Orazio M Scicolone, Giulia Paciello and Elisa Ficarra

Abstract: The widespread of Next Generation Sequencing technologies accounted in recent years for the possibility to evaluate gene expression with great accuracy. Moreover, it allowed assessing differential gene expression among biological conditions with high sensitivity. However, state-of-the-art bioinformatics methodologies for differential gene expression evaluation from RNA Sequencing data still suffer from several drawbacks such as reduced specificity. In this paper we propose geneEx, a novel methodology and tool for differential gene expression evaluation from RNA Sequencing reads.
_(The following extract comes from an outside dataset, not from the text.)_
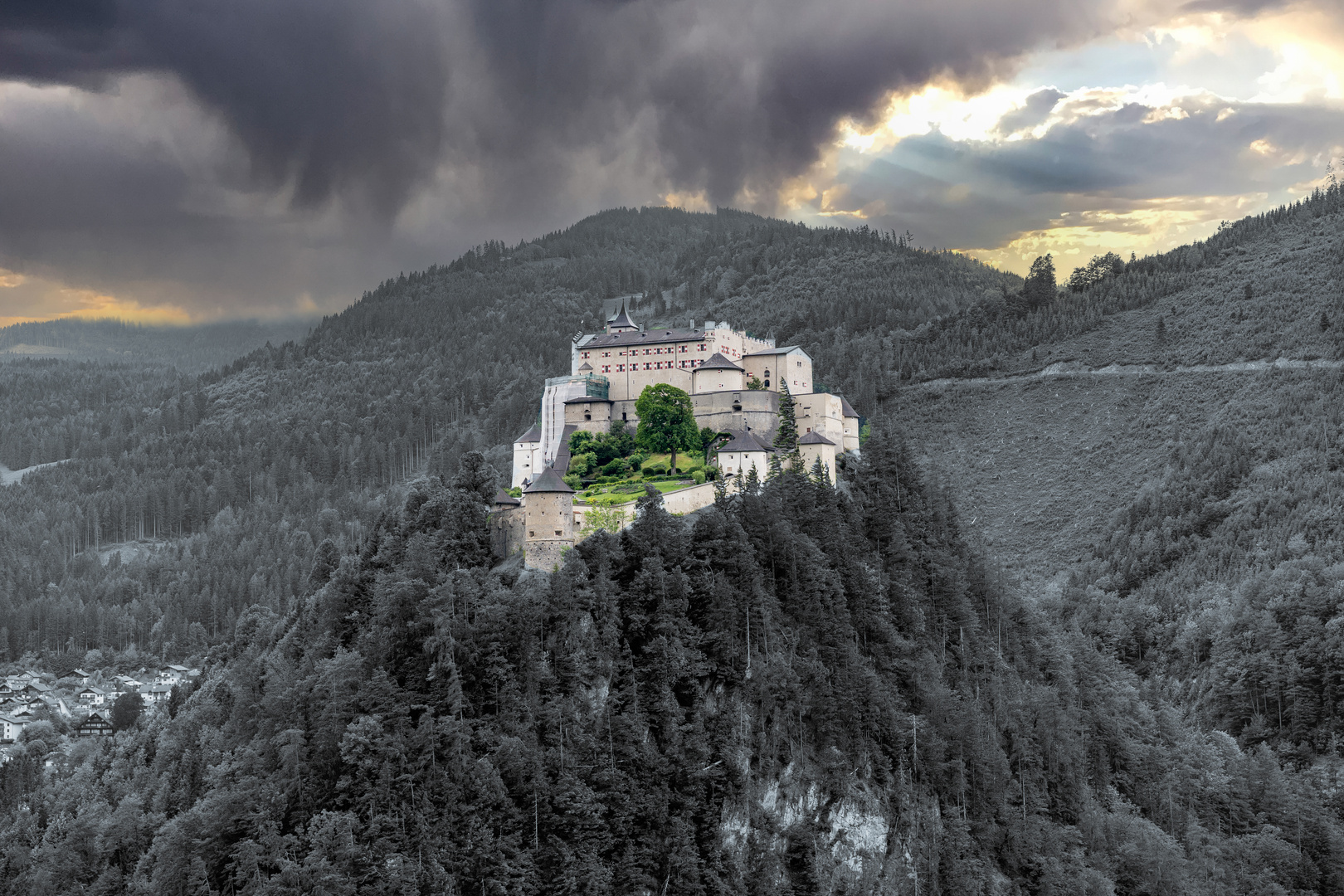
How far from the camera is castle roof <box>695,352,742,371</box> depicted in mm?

By combining gene and exon expression evaluation and BioMart information, geneEX provides users with annotated lists of highly reliable differentially expressed genes. The results obtained in Sequencing Quality Control dataset proven the importance of a novel approach to lower False Positive predictions from current methodologies and the strength of the proposed methodological approach to increase the sensitivity of differentially expressed gene identification.